排球の女王様~私に全てを捧げなさい!



 その名前を聞きいた人々から「わーっ」と、歓声を上げる。体育館が熱気で何度か上がった様な気がした。

 お兄ちゃんて、すごい人だったんだな。

 今更ながら、そんな事を思った。

 手を軽く振りながら現れた翔に女生徒が、黄色い声を上げている。そんな声を聞いても翔は、なれた様子で手を振り続けている。

「キャー!翔様」

 しっ……翔様って……。

 自分の兄が、そんな風に呼ばれていることに、驚愕する。そう言えば、お兄ちゃんには二つ名があった様な……。

「「せーのっ、スパイク王子!!」」

 そう!

 それっ!

 スパイク王子!!

 初めて聞いた時、ドン引きしたんだよね。

 お兄ちゃんも、「何でも王子を付ければ良いってもんじゃない」と、苦笑してたっけ……。

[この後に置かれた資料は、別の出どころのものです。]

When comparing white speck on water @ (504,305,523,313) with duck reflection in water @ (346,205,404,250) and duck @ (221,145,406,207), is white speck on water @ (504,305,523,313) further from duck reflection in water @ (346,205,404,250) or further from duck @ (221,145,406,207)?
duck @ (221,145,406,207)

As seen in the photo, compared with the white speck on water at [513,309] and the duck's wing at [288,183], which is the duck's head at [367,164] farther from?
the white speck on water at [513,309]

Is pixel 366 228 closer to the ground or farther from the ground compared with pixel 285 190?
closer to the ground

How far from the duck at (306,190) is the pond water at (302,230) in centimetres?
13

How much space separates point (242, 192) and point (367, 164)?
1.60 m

 しかし、今ではその二つ名がしっくり来るほど、定着している。天才姫川翔、二つ名をスパイク王子。その兄が今マイクを持ち、楽しそうにルールの説明を開始した。

「それではルールを説明するね。ルールは簡単、交互にサーブをに打って、レシーブが出来なかったら相手に一点。レシーブ出来れば本人に一点。10本やって、得点の多い方が勝ちだよ。二人とも説明は以上、質問はあるかな?」

「「大丈夫です」」

 大地と島谷の声が重なり、二人とも嫌な顔をして、にらみ合った。ヒートアップしていく二人を、更に煽るように理花と美奈が大きな声を張り上げる。

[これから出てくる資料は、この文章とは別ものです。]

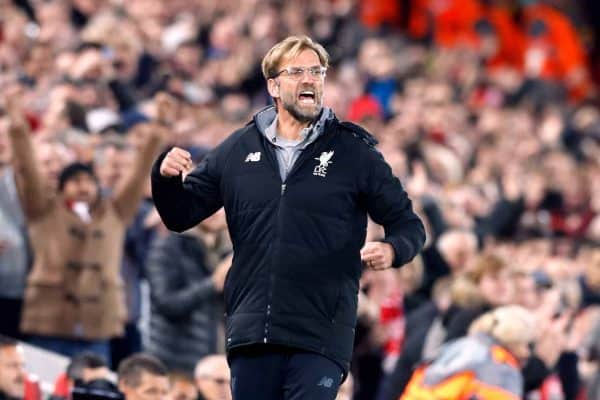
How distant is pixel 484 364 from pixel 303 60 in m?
3.31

「さあ、いよいよ莉愛嬢を賭けての勝負が始まります。勝って莉愛嬢を手に入れるのはどちらか?では、大地さん、島谷さんジャンケンでどちらが先にサーブするかを決めて下さい」

 先にサーブ権を得たのは島谷だった。

「シャーー」

 サーブ権を得た島谷が声を上げると、大地が冷たく言葉を言い放つ。

「大人げない……」

 それを聞いた島谷の米神に、青筋が浮かび上がる。

「くそガキが……」

 島谷は苛立ちを隠す様子も無く、自分の立ち位置へと移動を開始し、二人はバレーボールコート上に立ち、対面した。